Saving to a file during parallel computation

Sergey_Novak · October 26, 2023, 9:09am

Hello!
I have a parallel program, and when I try to save data, I encounter the following error. Should I use channels when saving data to a file? Or is the problem solved in some other way?

Thank you for your help

Fragment of code:

Threads.@threads for p2_index_range in eachindex(p2_range)
        u0_start_2d = SVector{6}(matrix_u0_end[1, p2_index_range, :]);
        for p1_index_range in eachindex(p1_range)
            p1_index_range == 1 && continue
            
            loc_params = copy(params);
            loc_params[index_p1] = p1_range[p1_index_range];
            loc_params[index_p2] = p2_range[p2_index_range];

            prob = ODEProblem(sys, u0_start_2d, tspan, loc_params);
            sol = solver(prob, integ_set);

            if sol.retcode == ReturnCode.MaxIters
                exitcode = 1;
            end

            u0_end_2d = sol[end];

            matrix_u0_start[p1_index_range, p2_index_range, :] = u0_start_2d;
            matrix_u0_end[p1_index_range, p2_index_range, :] = u0_end_2d;
            matrix_params[p1_index_range, p2_index_range, :] = [loc_params[index_p1], loc_params[index_p2]]
            
            u0_start_2d = u0_end_2d;

            if exitcode == 1
                exit();
            end;
        end
        
        jldsave(filename_matrix_u0_start; matrix_u0_start);
        jldsave(filename_matrix_u0_end; matrix_u0_end);
        jldsave(filename_matrix_params; matrix_params);
    end

Errors:

ERROR: TaskFailedException

    nested task error: ArgumentError: attempted to truncate a file that was already open
    Stacktrace:
      [1] jldopen(fname::String, wr::Bool, create::Bool, truncate::Bool, iotype::Type{JLD2.MmapIO}; fallback::Type{IOStream}, compress::Bool, mmaparrays::Bool, typemap::Dict{String, Any}, parallel_read::Bool)

EXTRACTED INFORMATION
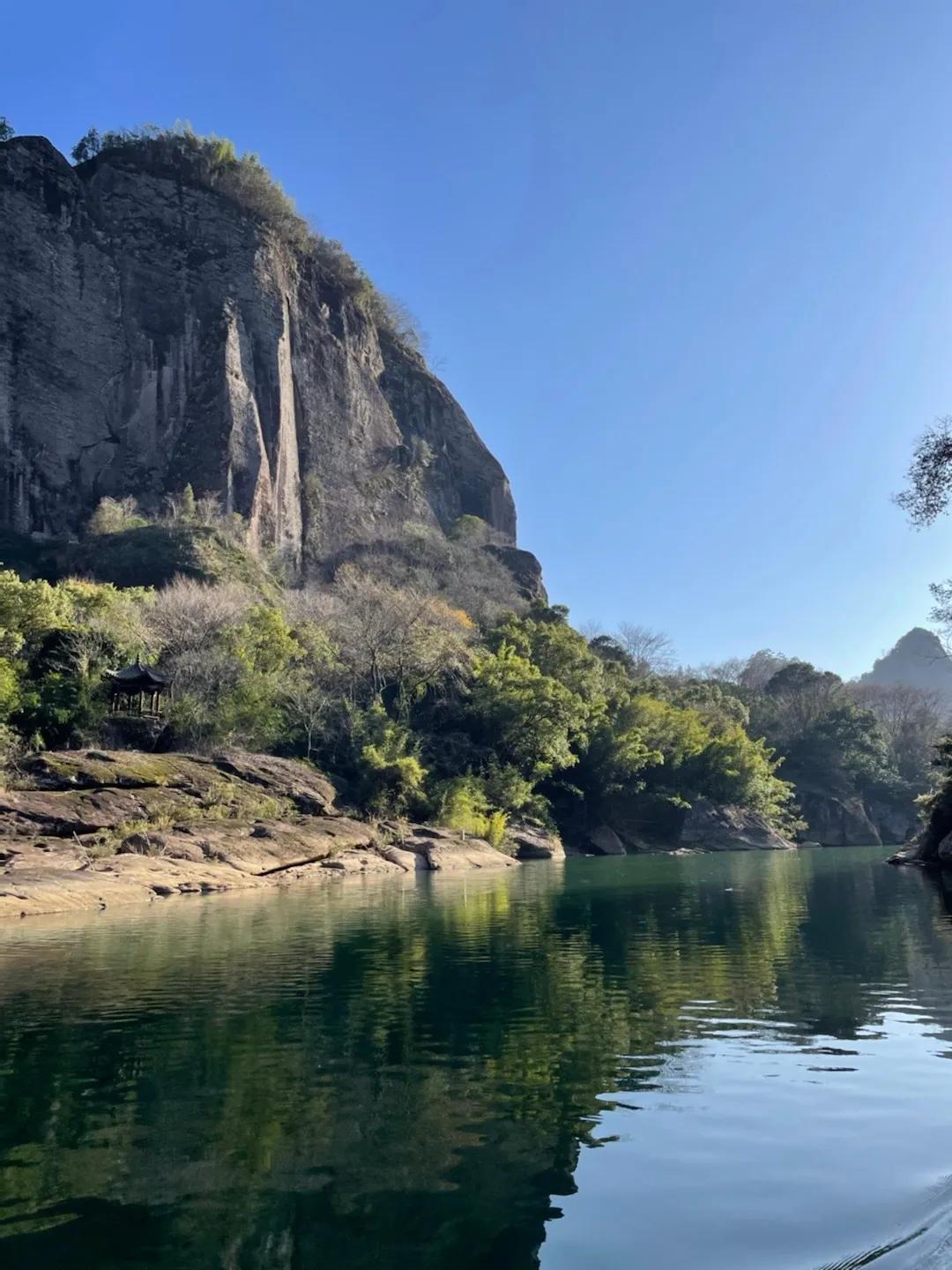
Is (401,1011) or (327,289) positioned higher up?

---

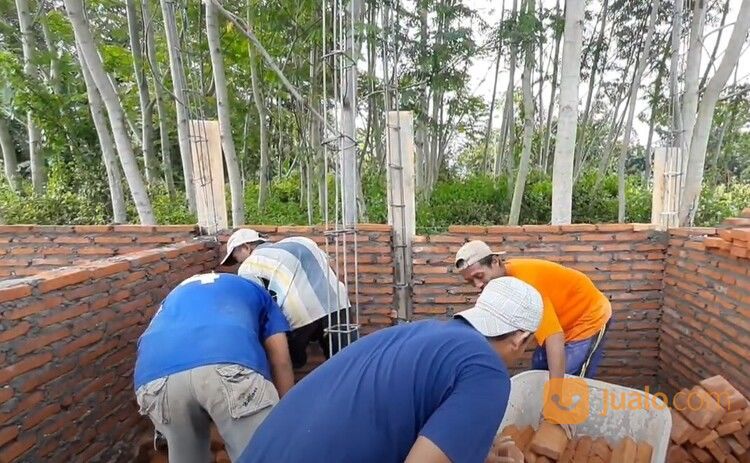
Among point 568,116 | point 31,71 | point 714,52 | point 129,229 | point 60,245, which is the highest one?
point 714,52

WHAT IS ASKED
Continue the forum thread on saving to a file during parallel computation, picking up right after its last line.

OUTPUT
        @ JLD2 ~/.julia/packages/JLD2/IsVcY/src/JLD2.jl:334
      [2] jldopen(fname::String, mode::String; iotype::Type, kwargs::Base.Pairs{Symbol, Bool, Tuple{Symbol}, NamedTuple{(:compress,), Tuple{Bool}}})
        @ JLD2 ~/.julia/packages/JLD2/IsVcY/src/JLD2.jl:444
      [3] jldopen(::Function, ::String, ::Vararg{String}; kws::Base.Pairs{Symbol, Any, Tuple{Symbol, Symbol}, NamedTuple{(:compress, :iotype), Tuple{Bool, DataType}}})
        @ JLD2 ~/.julia/packages/JLD2/IsVcY/src/loadsave.jl:2
      [4] jldopen
        @ ~/.julia/packages/JLD2/IsVcY/src/loadsave.jl:1 [inlined]
      [5] #jldsave#81
        @ ~/.julia/packages/JLD2/IsVcY/src/loadsave.jl:243 [inlined]
      [6] jldsave (repeats 2 times)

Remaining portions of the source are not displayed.